Alpha Natural Resources files for Chapter 11

October 2015  |  DEALFRONT  |  BANKRUPTCY & CORPORATE RESTRUCTURING

Financier Worldwide Magazine

October 2015 Issue

October 2015 Issue


Coal mining giant Alpha Natural Resources has filed voluntary petitions to reorganise under Chapter 11 of the US Bankruptcy Code.

The board of directors of Alpha took the decision to file for Chapter 11 with the United States Bankruptcy Court for the Eastern District of Virginia in Richmond in order to safeguard the company’s future, as well as that of a number of its wholly-owned subsidiaries, as it looks to weather a particularly challenging coal market.

To allow normal business operations to continue uninterrupted while in Chapter 11, with coal continuing to be mined, customer sales and shipment commitments honoured, and wages and benefits for Alpha’s affiliated employees paid, the company is seeking immediate relief from the Bankruptcy Court.

One of the largest and most regionally diversified coal suppliers in the United States, Alpha supplies metallurgical coal to the steel industry and thermal coal to generate power to customers on five continents.
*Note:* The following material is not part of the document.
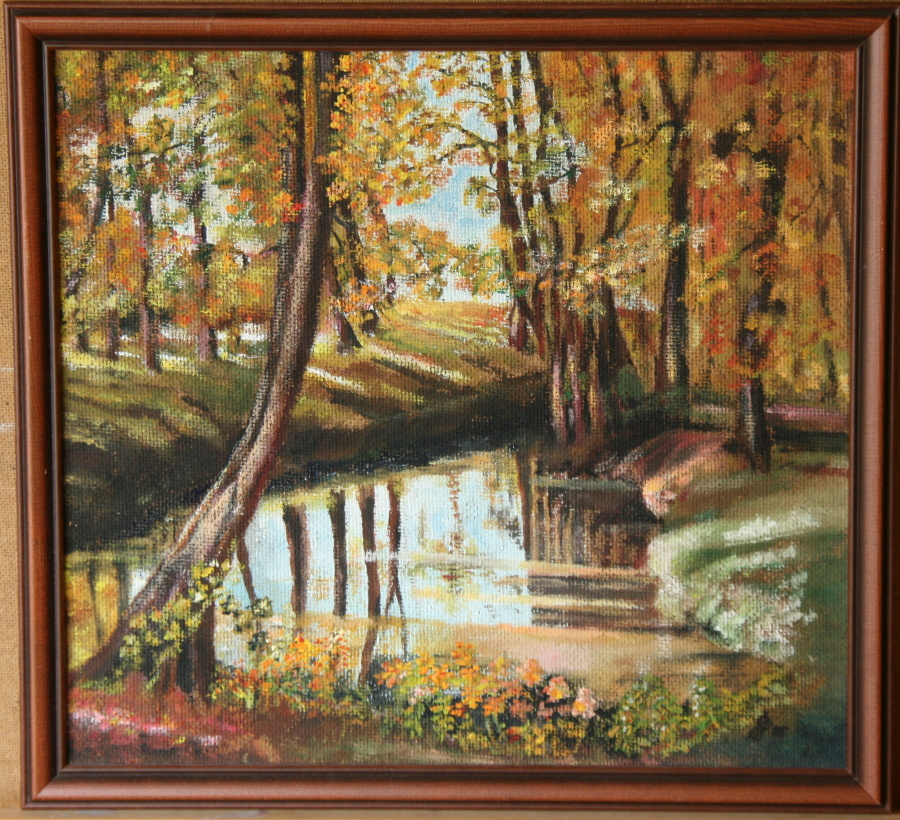 velký park v Klatovech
Additionally, Alpha affiliates operate more than 50 underground and surface mines and more than 20 coal preparation facilities in Virginia, Kentucky, West Virginia, Pennsylvania and Wyoming.

Alpha’s commitments include being a leader in mine safety with their Running Right safety process, and as an environmental steward in the diverse communities where the company’s affiliates operate.
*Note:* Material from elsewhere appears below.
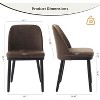 Nasitip Upholstered Dining Chairs Set, Modern Kitchen Chairs with Thick Cushions, Dining Room Chair with Wood Legs for Dining Room Kitchen Restaurant - 2 of 4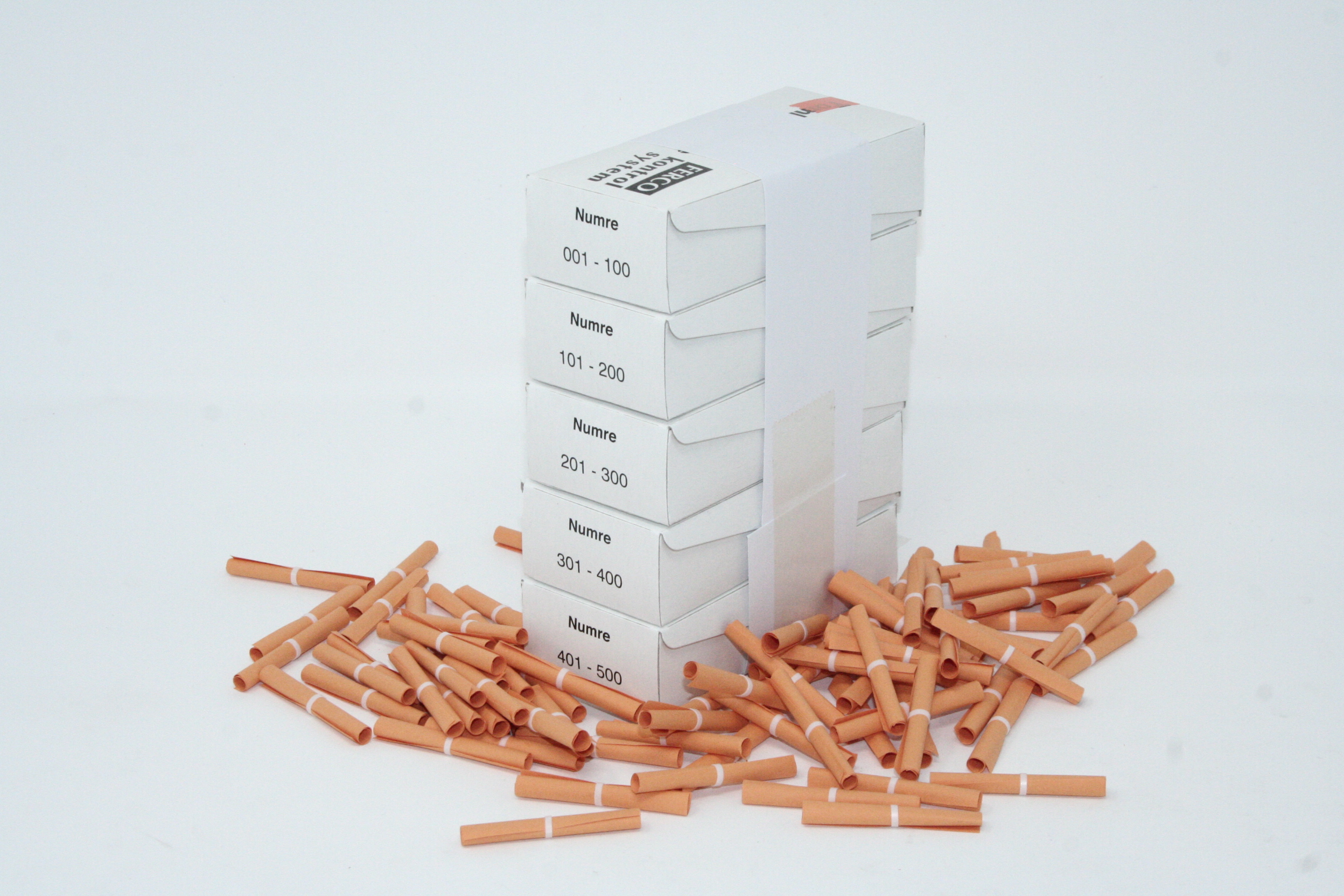 Tombolanumre Til Forsendelse - produktbillede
Key figures within the Alpha hierarchy intend the relief provided by Chapter 11 to be utilised to allow the company to reorganise effectively and emerge as a financially viable business that is better positioned to compete in dynamic energy markets.

“While a difficult decision, this voluntary Chapter 11 filing is the right strategy at the right time for the future of our business,” said Kevin Crutchfield, Alpha’s chairman and chief executive. “It will enable us to build on the significant steps we have taken over the past several years to restructure our debt and protect our operations. I am confident Alpha will emerge from this process as a stronger company, with a diversified resource base and better positioned for the future.”

Noting that the US coal industry is currently in an unprecedented period of distress, Mr Crutchfield pointed to increased competition from natural gas, an oversupply in the global coal market, historically low prices due to weaker international and domestic economies, and increasing government regulation, as the key reasons for the crisis.

However, he was keen to emphasise that neither Alpha nor the US coal industry as a whole should be thought of in the past tense. He believes that while the sector will, in all likelihood, get smaller, coal will continue to play a critical role in providing affordable and reliable electricity and in the production of steel for infrastructure.

“The change and challenges the US coal industry has experienced over the last several years are greater than any in the past three decades. There is no doubt more uncertainty ahead, but also transformational opportunity in the coal sector for those who make proactive, strategic decisions,” he said.

Helping to secure Alpha’s immediate future is an 18-month debtor-in-possession (DIP) financing package of approximately $692m, arranged by Citigroup and led by a group of both its first and second lien lenders. The DIP financing package demonstrates the support of its secured creditors and provides Alpha with significant operational flexibility to successfully reorganise.

Alpha also expects to work with a number of key constituencies to facilitate reorganisation and exit Chapter 11 at the most opportune moment. To this end, the current management team, led by Kevin Crutchfield, is expected to remain in place to lead the company through the bankruptcy process.